本文:
=====

弁護士が語る!経営者が知っておきたい法律の話(第97回) 2023年、不動産相続に影響する法改正続々施行③

法・制度対応

公開日:2022.10.21

 2021年4月に成立・公布された「民法等の一部を改正する法律」(以下:「2021年改正法」)が、2023年4月1日以降順次施行されます(改正事項によって施行日が異なります)。2021年改正法は、従来の民法や不動産登記法などの基本的ルールを見直すもので、適用場面は広く、特に不動産関連の相続に与える影響はとても大きいものです。

 そこで第1回第2回は、不動産関連の相続に影響する改正点のうち、不動産の登記関連、遺産分割関連の改正点について概説しました。今回は、複数人が共有している不動産などを円滑かつ適正に利用するための共有制度の見直しに関する改正点と、2021年改正法と同時に成立・公布された「相続等により取得した土地所有権の国庫への帰属に関する法律(以下:「相続土地国庫帰属法」)」により創設された相続土地国庫帰属制度について概説します。

=====

提供資料:
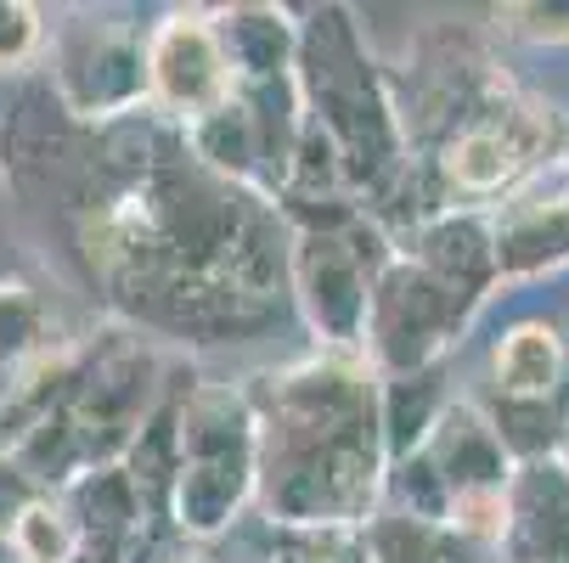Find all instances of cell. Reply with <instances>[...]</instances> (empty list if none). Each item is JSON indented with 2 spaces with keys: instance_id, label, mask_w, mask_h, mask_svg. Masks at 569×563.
<instances>
[{
  "instance_id": "cell-1",
  "label": "cell",
  "mask_w": 569,
  "mask_h": 563,
  "mask_svg": "<svg viewBox=\"0 0 569 563\" xmlns=\"http://www.w3.org/2000/svg\"><path fill=\"white\" fill-rule=\"evenodd\" d=\"M62 192L91 282L136 333L242 344L293 304L282 203L214 175L152 108L91 130Z\"/></svg>"
},
{
  "instance_id": "cell-2",
  "label": "cell",
  "mask_w": 569,
  "mask_h": 563,
  "mask_svg": "<svg viewBox=\"0 0 569 563\" xmlns=\"http://www.w3.org/2000/svg\"><path fill=\"white\" fill-rule=\"evenodd\" d=\"M260 513L277 530L372 524L389 496L383 378L367 355H305L254 378Z\"/></svg>"
},
{
  "instance_id": "cell-3",
  "label": "cell",
  "mask_w": 569,
  "mask_h": 563,
  "mask_svg": "<svg viewBox=\"0 0 569 563\" xmlns=\"http://www.w3.org/2000/svg\"><path fill=\"white\" fill-rule=\"evenodd\" d=\"M158 406H164V366H158V355L136 328L73 339L51 412L0 456L34 491L68 496L91 473L124 468L136 440L158 418Z\"/></svg>"
},
{
  "instance_id": "cell-4",
  "label": "cell",
  "mask_w": 569,
  "mask_h": 563,
  "mask_svg": "<svg viewBox=\"0 0 569 563\" xmlns=\"http://www.w3.org/2000/svg\"><path fill=\"white\" fill-rule=\"evenodd\" d=\"M299 97L305 119L328 130V141L339 147L356 203L383 225L389 203H400L406 181H412V158H406L412 141H406V119L378 79L350 12L321 7L299 29Z\"/></svg>"
},
{
  "instance_id": "cell-5",
  "label": "cell",
  "mask_w": 569,
  "mask_h": 563,
  "mask_svg": "<svg viewBox=\"0 0 569 563\" xmlns=\"http://www.w3.org/2000/svg\"><path fill=\"white\" fill-rule=\"evenodd\" d=\"M260 502V418L237 383H187L176 394L170 524L181 541H220Z\"/></svg>"
},
{
  "instance_id": "cell-6",
  "label": "cell",
  "mask_w": 569,
  "mask_h": 563,
  "mask_svg": "<svg viewBox=\"0 0 569 563\" xmlns=\"http://www.w3.org/2000/svg\"><path fill=\"white\" fill-rule=\"evenodd\" d=\"M293 225V254H288V282H293V310L316 333L321 350L333 355H361L367 350V304L378 271L400 254L389 231L361 209H328L305 214Z\"/></svg>"
},
{
  "instance_id": "cell-7",
  "label": "cell",
  "mask_w": 569,
  "mask_h": 563,
  "mask_svg": "<svg viewBox=\"0 0 569 563\" xmlns=\"http://www.w3.org/2000/svg\"><path fill=\"white\" fill-rule=\"evenodd\" d=\"M473 304L462 293H451L429 265H418L412 254H395L378 282H372V304H367V361L378 378H412L440 366V355L462 339Z\"/></svg>"
},
{
  "instance_id": "cell-8",
  "label": "cell",
  "mask_w": 569,
  "mask_h": 563,
  "mask_svg": "<svg viewBox=\"0 0 569 563\" xmlns=\"http://www.w3.org/2000/svg\"><path fill=\"white\" fill-rule=\"evenodd\" d=\"M51 97L86 130L147 113V34L124 23H73L51 34Z\"/></svg>"
},
{
  "instance_id": "cell-9",
  "label": "cell",
  "mask_w": 569,
  "mask_h": 563,
  "mask_svg": "<svg viewBox=\"0 0 569 563\" xmlns=\"http://www.w3.org/2000/svg\"><path fill=\"white\" fill-rule=\"evenodd\" d=\"M237 97V73L214 12H164L147 29V108L192 130L198 119L220 113Z\"/></svg>"
},
{
  "instance_id": "cell-10",
  "label": "cell",
  "mask_w": 569,
  "mask_h": 563,
  "mask_svg": "<svg viewBox=\"0 0 569 563\" xmlns=\"http://www.w3.org/2000/svg\"><path fill=\"white\" fill-rule=\"evenodd\" d=\"M491 220V243H497V277L525 282L541 271L569 265V164H547L519 181Z\"/></svg>"
},
{
  "instance_id": "cell-11",
  "label": "cell",
  "mask_w": 569,
  "mask_h": 563,
  "mask_svg": "<svg viewBox=\"0 0 569 563\" xmlns=\"http://www.w3.org/2000/svg\"><path fill=\"white\" fill-rule=\"evenodd\" d=\"M435 468L440 491H446V507L457 496H473V491H508L513 485V451L502 445L491 412H479L473 400H451V406L440 412V423L429 429L423 451H412Z\"/></svg>"
},
{
  "instance_id": "cell-12",
  "label": "cell",
  "mask_w": 569,
  "mask_h": 563,
  "mask_svg": "<svg viewBox=\"0 0 569 563\" xmlns=\"http://www.w3.org/2000/svg\"><path fill=\"white\" fill-rule=\"evenodd\" d=\"M508 563H569V468L563 456L519 462L508 491Z\"/></svg>"
},
{
  "instance_id": "cell-13",
  "label": "cell",
  "mask_w": 569,
  "mask_h": 563,
  "mask_svg": "<svg viewBox=\"0 0 569 563\" xmlns=\"http://www.w3.org/2000/svg\"><path fill=\"white\" fill-rule=\"evenodd\" d=\"M237 86H282L299 73V23L277 7H231L214 12Z\"/></svg>"
},
{
  "instance_id": "cell-14",
  "label": "cell",
  "mask_w": 569,
  "mask_h": 563,
  "mask_svg": "<svg viewBox=\"0 0 569 563\" xmlns=\"http://www.w3.org/2000/svg\"><path fill=\"white\" fill-rule=\"evenodd\" d=\"M497 400H558L563 389V333L552 321H513L491 350Z\"/></svg>"
},
{
  "instance_id": "cell-15",
  "label": "cell",
  "mask_w": 569,
  "mask_h": 563,
  "mask_svg": "<svg viewBox=\"0 0 569 563\" xmlns=\"http://www.w3.org/2000/svg\"><path fill=\"white\" fill-rule=\"evenodd\" d=\"M57 344H62V333H57L46 293L23 277H0V383L34 366L40 355H51Z\"/></svg>"
},
{
  "instance_id": "cell-16",
  "label": "cell",
  "mask_w": 569,
  "mask_h": 563,
  "mask_svg": "<svg viewBox=\"0 0 569 563\" xmlns=\"http://www.w3.org/2000/svg\"><path fill=\"white\" fill-rule=\"evenodd\" d=\"M0 535H7V546H12L18 563H79V546H86V535H79V519L68 513V502L62 496H46V491L29 496Z\"/></svg>"
},
{
  "instance_id": "cell-17",
  "label": "cell",
  "mask_w": 569,
  "mask_h": 563,
  "mask_svg": "<svg viewBox=\"0 0 569 563\" xmlns=\"http://www.w3.org/2000/svg\"><path fill=\"white\" fill-rule=\"evenodd\" d=\"M51 23L29 0H0V73H23L34 57H46Z\"/></svg>"
},
{
  "instance_id": "cell-18",
  "label": "cell",
  "mask_w": 569,
  "mask_h": 563,
  "mask_svg": "<svg viewBox=\"0 0 569 563\" xmlns=\"http://www.w3.org/2000/svg\"><path fill=\"white\" fill-rule=\"evenodd\" d=\"M497 18L530 46H569V0H525V7H502Z\"/></svg>"
},
{
  "instance_id": "cell-19",
  "label": "cell",
  "mask_w": 569,
  "mask_h": 563,
  "mask_svg": "<svg viewBox=\"0 0 569 563\" xmlns=\"http://www.w3.org/2000/svg\"><path fill=\"white\" fill-rule=\"evenodd\" d=\"M558 456H563V468H569V429H563V445H558Z\"/></svg>"
},
{
  "instance_id": "cell-20",
  "label": "cell",
  "mask_w": 569,
  "mask_h": 563,
  "mask_svg": "<svg viewBox=\"0 0 569 563\" xmlns=\"http://www.w3.org/2000/svg\"><path fill=\"white\" fill-rule=\"evenodd\" d=\"M0 175H7V158H0Z\"/></svg>"
}]
</instances>
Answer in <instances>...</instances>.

=====

本文について、次の問いに答えなさい。
(a) 「民法等の一部を改正する法律」が成立・公布されたのはいつか。
(b) 第1回と第2回では、どの分野の改正点が概説されたか。
(c) 相続土地国庫帰属制度を創設した法律の名称は何か。

(a) 2021年4月
(b) 不動産の登記関連と遺産分割関連
(c) 「相続等により取得した土地所有権の国庫への帰属に関する法律」(相続土地国庫帰属法)